Appellant's argument that trial counsel was ineffective at the penalty phase must similarly fail. It must be noted from the outset that trial counsel secured a jury recommendation of life. Appellant alleges here that this recommendation can only be attributed to the fact that trial counsel "finally" introduced Hall's prior conviction for murdering another inmate. This is a totally speculative contention. As previously discussed, Hall's reputation for violence and his threats against appellant were before the jury during the guilt phase. It is equally possible that the jury's recommendation of life was based on trial counsel's persuasive plea to the jury for mercy, or on the less palatable, but equally possible assessment by the jury that appellant deserved some "break" for ridding the world of the likes of Michael Hall. In short, we cannot know, and will not speculate on, what prompted the jury's decision. It may have been a combination of all of these or other factors. What is clear however, is that the jury's recommendation cannot be alleged to have been produced by counsel's ineffectiveness.
Appellant's expert below contends that had trial counsel introduced more evidence in mitigation, then it would have either persuaded the trial court to follow the *906 jury's recommendation, or it would have forced this Court to disapprove the trial court's override of the jury's recommendation under the applicable standard set forth in Tedder v. State,
It is easy in studied hindsight to conclude that more should have been done. However, under the strictures of Strickland v. Washington, the purpose of the sixth amendment guarantee of assistance of counsel is to ensure the criminal defendants receive a fair trial, one that "will render the trial a reliable adversarial testing process."
Accordingly, the order under review is affirmed.
It is so ordered.
McDONALD, C.J., and ADKINS, BOYD, OVERTON, SHAW and BARKETT, JJ., concur.
NOTES
Notes
[1] Trial counsel had experience in at least forty capital trials from both the defense and prosecutorial sides of a case.
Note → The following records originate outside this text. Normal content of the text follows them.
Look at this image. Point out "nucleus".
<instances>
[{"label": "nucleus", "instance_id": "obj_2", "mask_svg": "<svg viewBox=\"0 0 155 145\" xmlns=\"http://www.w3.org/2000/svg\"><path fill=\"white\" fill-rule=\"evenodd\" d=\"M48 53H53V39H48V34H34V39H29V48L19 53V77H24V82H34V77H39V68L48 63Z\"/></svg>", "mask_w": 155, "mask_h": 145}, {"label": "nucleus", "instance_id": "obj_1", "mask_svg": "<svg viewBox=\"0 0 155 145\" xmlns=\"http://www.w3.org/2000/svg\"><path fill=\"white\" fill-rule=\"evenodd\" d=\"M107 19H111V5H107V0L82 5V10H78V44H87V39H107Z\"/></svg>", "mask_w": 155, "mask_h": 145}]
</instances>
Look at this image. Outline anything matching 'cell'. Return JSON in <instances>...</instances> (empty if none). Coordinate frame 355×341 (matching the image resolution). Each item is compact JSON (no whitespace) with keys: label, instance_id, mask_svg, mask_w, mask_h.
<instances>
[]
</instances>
Most of these trials, like this one, were held in Bradford County, where Florida State Prison is situated. Trial counsel testified below that his experience with Bradford County juries was that they were extremely familiar with cases involving inmate crimes, and that there exists almost a "defense bias" in such cases, so long as no prison guards were injured. Trial counsel further testified that Bradford County juries were leery of "lawyer games" and were similarly disdainful of attempts to "put the system on trial."
[2] Appellant also urges that these same facts should have been brought out to support the chosen theory of self-defense.
[3] Appellant's expert at the hearing below opined that given the prison's "violent and dangerous" environment, and the knowledge that complaining to prison officials about the psychotic killer Hall would have only increased the danger, appellant lived in such a total, animated fear of Hall so as to make dominating passion the only reasonable defense under the circumstances. Trial counsel's failure to raise ingenious arguments or theories does not render the assistance ineffective. Further, establishing this type of a dominating passion defense would require putting the prison system "on trial," a fact which trial counsel, experienced with Bradford County juries, felt was inherently unsound. We will not "second-guess" such reasonable strategic choices.